The post SEC Declares Some Liquid Staking Activities Are Not Securities in Key Crypto Guidance Update appeared first on Coinpedia Fintech News
The U.S. Securities and Exchange Commission (SEC) has released new guidance clarifying that certain liquid staking activities in the crypto space do not qualify as securities offerings. The announcement marks a major step toward clearer regulation for US crypto market. According to the SEC, receiving a liquid staking token as proof of ownership doesn’t always mean a security is being offered, depending on the specific details of the activity.
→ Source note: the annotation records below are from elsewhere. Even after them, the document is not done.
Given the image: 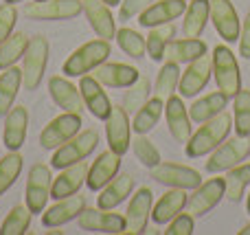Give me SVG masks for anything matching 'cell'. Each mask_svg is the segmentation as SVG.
Listing matches in <instances>:
<instances>
[{
    "label": "cell",
    "mask_w": 250,
    "mask_h": 235,
    "mask_svg": "<svg viewBox=\"0 0 250 235\" xmlns=\"http://www.w3.org/2000/svg\"><path fill=\"white\" fill-rule=\"evenodd\" d=\"M16 22H18V9L16 4L11 2H4L0 4V44L13 33L16 29Z\"/></svg>",
    "instance_id": "44"
},
{
    "label": "cell",
    "mask_w": 250,
    "mask_h": 235,
    "mask_svg": "<svg viewBox=\"0 0 250 235\" xmlns=\"http://www.w3.org/2000/svg\"><path fill=\"white\" fill-rule=\"evenodd\" d=\"M48 92H51L53 101H55L57 106H60L64 112H75V114H82L83 112V99H82V92H79V88L75 86V84H70L68 79L60 77V75H55V77L48 79Z\"/></svg>",
    "instance_id": "24"
},
{
    "label": "cell",
    "mask_w": 250,
    "mask_h": 235,
    "mask_svg": "<svg viewBox=\"0 0 250 235\" xmlns=\"http://www.w3.org/2000/svg\"><path fill=\"white\" fill-rule=\"evenodd\" d=\"M132 189H134L132 174H121V176L117 174L97 196V207L99 209H117L125 198L132 193Z\"/></svg>",
    "instance_id": "29"
},
{
    "label": "cell",
    "mask_w": 250,
    "mask_h": 235,
    "mask_svg": "<svg viewBox=\"0 0 250 235\" xmlns=\"http://www.w3.org/2000/svg\"><path fill=\"white\" fill-rule=\"evenodd\" d=\"M239 55L250 60V11H248V16L244 18L242 33H239Z\"/></svg>",
    "instance_id": "47"
},
{
    "label": "cell",
    "mask_w": 250,
    "mask_h": 235,
    "mask_svg": "<svg viewBox=\"0 0 250 235\" xmlns=\"http://www.w3.org/2000/svg\"><path fill=\"white\" fill-rule=\"evenodd\" d=\"M132 145H134V154H136V158L143 163L145 167H149V170H154L156 165H160V152L156 150V145L151 143L149 139H147L145 134H138V136H134V141H132Z\"/></svg>",
    "instance_id": "43"
},
{
    "label": "cell",
    "mask_w": 250,
    "mask_h": 235,
    "mask_svg": "<svg viewBox=\"0 0 250 235\" xmlns=\"http://www.w3.org/2000/svg\"><path fill=\"white\" fill-rule=\"evenodd\" d=\"M185 11H187V0H154V2L138 16V22H141V26H145V29H151V26L173 22Z\"/></svg>",
    "instance_id": "22"
},
{
    "label": "cell",
    "mask_w": 250,
    "mask_h": 235,
    "mask_svg": "<svg viewBox=\"0 0 250 235\" xmlns=\"http://www.w3.org/2000/svg\"><path fill=\"white\" fill-rule=\"evenodd\" d=\"M79 92H82L83 106L90 110L92 117L97 119H108L112 112V104H110L108 95L104 90V84L95 77V75H82V82H79Z\"/></svg>",
    "instance_id": "16"
},
{
    "label": "cell",
    "mask_w": 250,
    "mask_h": 235,
    "mask_svg": "<svg viewBox=\"0 0 250 235\" xmlns=\"http://www.w3.org/2000/svg\"><path fill=\"white\" fill-rule=\"evenodd\" d=\"M22 165H24V158L18 152H9L0 161V196L16 185V180L22 174Z\"/></svg>",
    "instance_id": "39"
},
{
    "label": "cell",
    "mask_w": 250,
    "mask_h": 235,
    "mask_svg": "<svg viewBox=\"0 0 250 235\" xmlns=\"http://www.w3.org/2000/svg\"><path fill=\"white\" fill-rule=\"evenodd\" d=\"M211 22L224 42H239L242 24H239V16L230 0H211Z\"/></svg>",
    "instance_id": "15"
},
{
    "label": "cell",
    "mask_w": 250,
    "mask_h": 235,
    "mask_svg": "<svg viewBox=\"0 0 250 235\" xmlns=\"http://www.w3.org/2000/svg\"><path fill=\"white\" fill-rule=\"evenodd\" d=\"M149 88H151V84L145 75H141L132 86H127L125 97H123V108L127 110V114H134L147 99H149Z\"/></svg>",
    "instance_id": "40"
},
{
    "label": "cell",
    "mask_w": 250,
    "mask_h": 235,
    "mask_svg": "<svg viewBox=\"0 0 250 235\" xmlns=\"http://www.w3.org/2000/svg\"><path fill=\"white\" fill-rule=\"evenodd\" d=\"M180 68L173 62H165L163 68H160L158 77H156V86H154V97L167 101L173 95V90H178V84H180Z\"/></svg>",
    "instance_id": "37"
},
{
    "label": "cell",
    "mask_w": 250,
    "mask_h": 235,
    "mask_svg": "<svg viewBox=\"0 0 250 235\" xmlns=\"http://www.w3.org/2000/svg\"><path fill=\"white\" fill-rule=\"evenodd\" d=\"M239 235H250V224H246V227L239 231Z\"/></svg>",
    "instance_id": "49"
},
{
    "label": "cell",
    "mask_w": 250,
    "mask_h": 235,
    "mask_svg": "<svg viewBox=\"0 0 250 235\" xmlns=\"http://www.w3.org/2000/svg\"><path fill=\"white\" fill-rule=\"evenodd\" d=\"M53 187V176L51 167L44 163H35L29 170V178H26V207L31 214H44L46 209V200L51 198Z\"/></svg>",
    "instance_id": "7"
},
{
    "label": "cell",
    "mask_w": 250,
    "mask_h": 235,
    "mask_svg": "<svg viewBox=\"0 0 250 235\" xmlns=\"http://www.w3.org/2000/svg\"><path fill=\"white\" fill-rule=\"evenodd\" d=\"M4 2H11V4H16V2H22V0H4Z\"/></svg>",
    "instance_id": "51"
},
{
    "label": "cell",
    "mask_w": 250,
    "mask_h": 235,
    "mask_svg": "<svg viewBox=\"0 0 250 235\" xmlns=\"http://www.w3.org/2000/svg\"><path fill=\"white\" fill-rule=\"evenodd\" d=\"M226 196V183L224 178H211L207 183H202L198 189L193 192V196L187 202V211L193 218L207 215L211 209H215L220 205V200Z\"/></svg>",
    "instance_id": "14"
},
{
    "label": "cell",
    "mask_w": 250,
    "mask_h": 235,
    "mask_svg": "<svg viewBox=\"0 0 250 235\" xmlns=\"http://www.w3.org/2000/svg\"><path fill=\"white\" fill-rule=\"evenodd\" d=\"M26 130H29V110L24 106H13L4 119L2 141L9 152H18L26 141Z\"/></svg>",
    "instance_id": "23"
},
{
    "label": "cell",
    "mask_w": 250,
    "mask_h": 235,
    "mask_svg": "<svg viewBox=\"0 0 250 235\" xmlns=\"http://www.w3.org/2000/svg\"><path fill=\"white\" fill-rule=\"evenodd\" d=\"M213 77L215 84L226 97H235L242 90V70H239L237 57L226 44H217L213 48Z\"/></svg>",
    "instance_id": "3"
},
{
    "label": "cell",
    "mask_w": 250,
    "mask_h": 235,
    "mask_svg": "<svg viewBox=\"0 0 250 235\" xmlns=\"http://www.w3.org/2000/svg\"><path fill=\"white\" fill-rule=\"evenodd\" d=\"M211 75H213V57L208 53H204L202 57L191 62L185 73L180 75V84H178L180 97H195L200 90L207 88V84L211 82Z\"/></svg>",
    "instance_id": "13"
},
{
    "label": "cell",
    "mask_w": 250,
    "mask_h": 235,
    "mask_svg": "<svg viewBox=\"0 0 250 235\" xmlns=\"http://www.w3.org/2000/svg\"><path fill=\"white\" fill-rule=\"evenodd\" d=\"M187 189H173L169 187V192H165L158 198L154 207H151V220L156 224H169V220L176 218L182 209L187 207Z\"/></svg>",
    "instance_id": "27"
},
{
    "label": "cell",
    "mask_w": 250,
    "mask_h": 235,
    "mask_svg": "<svg viewBox=\"0 0 250 235\" xmlns=\"http://www.w3.org/2000/svg\"><path fill=\"white\" fill-rule=\"evenodd\" d=\"M246 209H248V214H250V193H248V200H246Z\"/></svg>",
    "instance_id": "50"
},
{
    "label": "cell",
    "mask_w": 250,
    "mask_h": 235,
    "mask_svg": "<svg viewBox=\"0 0 250 235\" xmlns=\"http://www.w3.org/2000/svg\"><path fill=\"white\" fill-rule=\"evenodd\" d=\"M22 86V68L16 64L9 66L0 75V114L7 117V112L13 108V101L18 97V90Z\"/></svg>",
    "instance_id": "31"
},
{
    "label": "cell",
    "mask_w": 250,
    "mask_h": 235,
    "mask_svg": "<svg viewBox=\"0 0 250 235\" xmlns=\"http://www.w3.org/2000/svg\"><path fill=\"white\" fill-rule=\"evenodd\" d=\"M105 139H108V148L121 156L132 148V123L123 106H112V112L105 119Z\"/></svg>",
    "instance_id": "11"
},
{
    "label": "cell",
    "mask_w": 250,
    "mask_h": 235,
    "mask_svg": "<svg viewBox=\"0 0 250 235\" xmlns=\"http://www.w3.org/2000/svg\"><path fill=\"white\" fill-rule=\"evenodd\" d=\"M83 209H86V198L73 193V196L62 198V200H57L53 207H48V209L42 214V224L48 229L64 227V224L77 220Z\"/></svg>",
    "instance_id": "18"
},
{
    "label": "cell",
    "mask_w": 250,
    "mask_h": 235,
    "mask_svg": "<svg viewBox=\"0 0 250 235\" xmlns=\"http://www.w3.org/2000/svg\"><path fill=\"white\" fill-rule=\"evenodd\" d=\"M193 220L195 218L189 211H187V214H178L176 218L169 220V227H167V231H165V235H191L193 233V227H195Z\"/></svg>",
    "instance_id": "45"
},
{
    "label": "cell",
    "mask_w": 250,
    "mask_h": 235,
    "mask_svg": "<svg viewBox=\"0 0 250 235\" xmlns=\"http://www.w3.org/2000/svg\"><path fill=\"white\" fill-rule=\"evenodd\" d=\"M176 35V26L173 22H167V24H158V26H151L149 29V35L145 38V44H147V53L154 62H160L165 57V48L167 44L173 40Z\"/></svg>",
    "instance_id": "34"
},
{
    "label": "cell",
    "mask_w": 250,
    "mask_h": 235,
    "mask_svg": "<svg viewBox=\"0 0 250 235\" xmlns=\"http://www.w3.org/2000/svg\"><path fill=\"white\" fill-rule=\"evenodd\" d=\"M151 178H156V183L165 185V187L173 189H198L202 185V174L193 167L180 165V163H160L151 170Z\"/></svg>",
    "instance_id": "8"
},
{
    "label": "cell",
    "mask_w": 250,
    "mask_h": 235,
    "mask_svg": "<svg viewBox=\"0 0 250 235\" xmlns=\"http://www.w3.org/2000/svg\"><path fill=\"white\" fill-rule=\"evenodd\" d=\"M233 128L239 136H250V90H239L235 95Z\"/></svg>",
    "instance_id": "41"
},
{
    "label": "cell",
    "mask_w": 250,
    "mask_h": 235,
    "mask_svg": "<svg viewBox=\"0 0 250 235\" xmlns=\"http://www.w3.org/2000/svg\"><path fill=\"white\" fill-rule=\"evenodd\" d=\"M79 132H82V114L62 112L40 132V145L44 150H57Z\"/></svg>",
    "instance_id": "9"
},
{
    "label": "cell",
    "mask_w": 250,
    "mask_h": 235,
    "mask_svg": "<svg viewBox=\"0 0 250 235\" xmlns=\"http://www.w3.org/2000/svg\"><path fill=\"white\" fill-rule=\"evenodd\" d=\"M250 156V139L248 136H235L229 139L213 150L211 158L207 161V171L208 174H220V171H229L237 167L242 161Z\"/></svg>",
    "instance_id": "6"
},
{
    "label": "cell",
    "mask_w": 250,
    "mask_h": 235,
    "mask_svg": "<svg viewBox=\"0 0 250 235\" xmlns=\"http://www.w3.org/2000/svg\"><path fill=\"white\" fill-rule=\"evenodd\" d=\"M92 73L108 88H127L141 77V73H138L134 66L121 64V62H112V64H105L104 62V64H99Z\"/></svg>",
    "instance_id": "26"
},
{
    "label": "cell",
    "mask_w": 250,
    "mask_h": 235,
    "mask_svg": "<svg viewBox=\"0 0 250 235\" xmlns=\"http://www.w3.org/2000/svg\"><path fill=\"white\" fill-rule=\"evenodd\" d=\"M97 143H99V134L95 130H82L79 134H75L70 141H66L64 145L55 150L51 158V167L64 170V167L75 165L79 161H86L97 150Z\"/></svg>",
    "instance_id": "5"
},
{
    "label": "cell",
    "mask_w": 250,
    "mask_h": 235,
    "mask_svg": "<svg viewBox=\"0 0 250 235\" xmlns=\"http://www.w3.org/2000/svg\"><path fill=\"white\" fill-rule=\"evenodd\" d=\"M163 112H165V101L163 99H158V97L147 99L145 104L134 112V121H132L134 132H136V134H147V132H151Z\"/></svg>",
    "instance_id": "32"
},
{
    "label": "cell",
    "mask_w": 250,
    "mask_h": 235,
    "mask_svg": "<svg viewBox=\"0 0 250 235\" xmlns=\"http://www.w3.org/2000/svg\"><path fill=\"white\" fill-rule=\"evenodd\" d=\"M88 163L79 161L75 165H68L64 170H60V176L53 178V187H51V198L62 200V198H68L73 193H77L82 189V185L88 178Z\"/></svg>",
    "instance_id": "21"
},
{
    "label": "cell",
    "mask_w": 250,
    "mask_h": 235,
    "mask_svg": "<svg viewBox=\"0 0 250 235\" xmlns=\"http://www.w3.org/2000/svg\"><path fill=\"white\" fill-rule=\"evenodd\" d=\"M29 35L26 33H11L2 44H0V70L13 66L22 55H24L26 46H29Z\"/></svg>",
    "instance_id": "36"
},
{
    "label": "cell",
    "mask_w": 250,
    "mask_h": 235,
    "mask_svg": "<svg viewBox=\"0 0 250 235\" xmlns=\"http://www.w3.org/2000/svg\"><path fill=\"white\" fill-rule=\"evenodd\" d=\"M83 11L90 22L92 31L104 40L117 38V24L114 18L110 13V4H105L104 0H83Z\"/></svg>",
    "instance_id": "25"
},
{
    "label": "cell",
    "mask_w": 250,
    "mask_h": 235,
    "mask_svg": "<svg viewBox=\"0 0 250 235\" xmlns=\"http://www.w3.org/2000/svg\"><path fill=\"white\" fill-rule=\"evenodd\" d=\"M233 128V117L226 110H222L220 114H215L213 119L202 121V126L198 128V132L191 134V139L185 143V152L189 158H198L204 154L213 152L215 148H220L230 134Z\"/></svg>",
    "instance_id": "1"
},
{
    "label": "cell",
    "mask_w": 250,
    "mask_h": 235,
    "mask_svg": "<svg viewBox=\"0 0 250 235\" xmlns=\"http://www.w3.org/2000/svg\"><path fill=\"white\" fill-rule=\"evenodd\" d=\"M207 53V42L200 38H185V40H171L165 48V62L173 64H191L193 60L202 57Z\"/></svg>",
    "instance_id": "28"
},
{
    "label": "cell",
    "mask_w": 250,
    "mask_h": 235,
    "mask_svg": "<svg viewBox=\"0 0 250 235\" xmlns=\"http://www.w3.org/2000/svg\"><path fill=\"white\" fill-rule=\"evenodd\" d=\"M110 40H90V42L82 44L79 48H75L73 55L64 62V75L66 77H82L97 68L99 64H104L110 57Z\"/></svg>",
    "instance_id": "2"
},
{
    "label": "cell",
    "mask_w": 250,
    "mask_h": 235,
    "mask_svg": "<svg viewBox=\"0 0 250 235\" xmlns=\"http://www.w3.org/2000/svg\"><path fill=\"white\" fill-rule=\"evenodd\" d=\"M226 104H229V97H226L222 90L220 92H211V95L198 99L189 108L191 121L202 123V121H207V119H213L215 114H220L222 110H226Z\"/></svg>",
    "instance_id": "33"
},
{
    "label": "cell",
    "mask_w": 250,
    "mask_h": 235,
    "mask_svg": "<svg viewBox=\"0 0 250 235\" xmlns=\"http://www.w3.org/2000/svg\"><path fill=\"white\" fill-rule=\"evenodd\" d=\"M224 183H226V198L233 202L242 200L244 192L250 185V163H239L237 167L229 170L224 176Z\"/></svg>",
    "instance_id": "35"
},
{
    "label": "cell",
    "mask_w": 250,
    "mask_h": 235,
    "mask_svg": "<svg viewBox=\"0 0 250 235\" xmlns=\"http://www.w3.org/2000/svg\"><path fill=\"white\" fill-rule=\"evenodd\" d=\"M119 167H121V154L112 152V150L101 152L95 158V163L88 167V178H86L88 189H92V192L104 189L119 174Z\"/></svg>",
    "instance_id": "20"
},
{
    "label": "cell",
    "mask_w": 250,
    "mask_h": 235,
    "mask_svg": "<svg viewBox=\"0 0 250 235\" xmlns=\"http://www.w3.org/2000/svg\"><path fill=\"white\" fill-rule=\"evenodd\" d=\"M31 218L33 214L29 211V207H13L11 211L7 214V218L2 220L0 224V235H22L26 233V229L31 227Z\"/></svg>",
    "instance_id": "38"
},
{
    "label": "cell",
    "mask_w": 250,
    "mask_h": 235,
    "mask_svg": "<svg viewBox=\"0 0 250 235\" xmlns=\"http://www.w3.org/2000/svg\"><path fill=\"white\" fill-rule=\"evenodd\" d=\"M117 42L129 57H143L147 53L145 38H143L138 31L127 29V26H123V29L117 31Z\"/></svg>",
    "instance_id": "42"
},
{
    "label": "cell",
    "mask_w": 250,
    "mask_h": 235,
    "mask_svg": "<svg viewBox=\"0 0 250 235\" xmlns=\"http://www.w3.org/2000/svg\"><path fill=\"white\" fill-rule=\"evenodd\" d=\"M79 227L83 231H101V233H117L125 231V215L112 214V209H83L79 214Z\"/></svg>",
    "instance_id": "17"
},
{
    "label": "cell",
    "mask_w": 250,
    "mask_h": 235,
    "mask_svg": "<svg viewBox=\"0 0 250 235\" xmlns=\"http://www.w3.org/2000/svg\"><path fill=\"white\" fill-rule=\"evenodd\" d=\"M208 20H211V0H191L182 20L185 38H200Z\"/></svg>",
    "instance_id": "30"
},
{
    "label": "cell",
    "mask_w": 250,
    "mask_h": 235,
    "mask_svg": "<svg viewBox=\"0 0 250 235\" xmlns=\"http://www.w3.org/2000/svg\"><path fill=\"white\" fill-rule=\"evenodd\" d=\"M83 9L82 0H33L26 7V16L33 20H70Z\"/></svg>",
    "instance_id": "12"
},
{
    "label": "cell",
    "mask_w": 250,
    "mask_h": 235,
    "mask_svg": "<svg viewBox=\"0 0 250 235\" xmlns=\"http://www.w3.org/2000/svg\"><path fill=\"white\" fill-rule=\"evenodd\" d=\"M48 40L44 35H33L29 40V46H26L24 55V64H22V84H24L26 90H38L40 84L44 79V70L48 64Z\"/></svg>",
    "instance_id": "4"
},
{
    "label": "cell",
    "mask_w": 250,
    "mask_h": 235,
    "mask_svg": "<svg viewBox=\"0 0 250 235\" xmlns=\"http://www.w3.org/2000/svg\"><path fill=\"white\" fill-rule=\"evenodd\" d=\"M105 4H110V7H117V4H121V0H104Z\"/></svg>",
    "instance_id": "48"
},
{
    "label": "cell",
    "mask_w": 250,
    "mask_h": 235,
    "mask_svg": "<svg viewBox=\"0 0 250 235\" xmlns=\"http://www.w3.org/2000/svg\"><path fill=\"white\" fill-rule=\"evenodd\" d=\"M151 207H154V193L149 187H138L134 192L132 200L125 211V231L121 235H138L145 233L151 218Z\"/></svg>",
    "instance_id": "10"
},
{
    "label": "cell",
    "mask_w": 250,
    "mask_h": 235,
    "mask_svg": "<svg viewBox=\"0 0 250 235\" xmlns=\"http://www.w3.org/2000/svg\"><path fill=\"white\" fill-rule=\"evenodd\" d=\"M154 0H121V9H119V16L121 20H132L134 16H141Z\"/></svg>",
    "instance_id": "46"
},
{
    "label": "cell",
    "mask_w": 250,
    "mask_h": 235,
    "mask_svg": "<svg viewBox=\"0 0 250 235\" xmlns=\"http://www.w3.org/2000/svg\"><path fill=\"white\" fill-rule=\"evenodd\" d=\"M165 119H167L169 134L178 141V143H187L193 134L191 130V114L187 112V106L182 97H169L165 101Z\"/></svg>",
    "instance_id": "19"
}]
</instances>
SEC Clarifies Liquid Staking Rules
The U.S. Securities and Exchange Commission (SEC) has released a new staff statement that offers long-awaited clarity on the treatment of liquid staking in the crypto space. The guidance, issued by the SEC’s Division of Corporation Finance, outlines the agency’s current stance on whether certain crypto staking activities fall under existing federal securities laws.
Liquid staking is a process where crypto holders “stake” their digital assets, usually through a blockchain protocol or third-party provider, and in return, receive a liquid staking receipt token. This token acts as proof of ownership of the staked assets and represents any rewards that may accumulate during the staking period.
The new SEC statement explains that, in the agency’s view, these types of transactions do not automatically qualify as securities offerings. The determination will depend on the “facts and circumstances” of each case. Specifically, the SEC noted that the activities covered in the statement do not involve the offer or sale of securities under Section 2(a)(1) of the Securities Act of 1933 or Section 3(a)(10) of the Securities Exchange Act of 1934.
SEC Chair Paul Atkins said, “Today’s staff statement on liquid staking is a significant step forward in clarifying the staff’s view about crypto asset activities that do not fall within the SEC’s jurisdiction.”
This clarification is big for blockchain developers, staking service providers, and crypto investors, many of whom have operated in a grey area due to unclear regulatory guidance.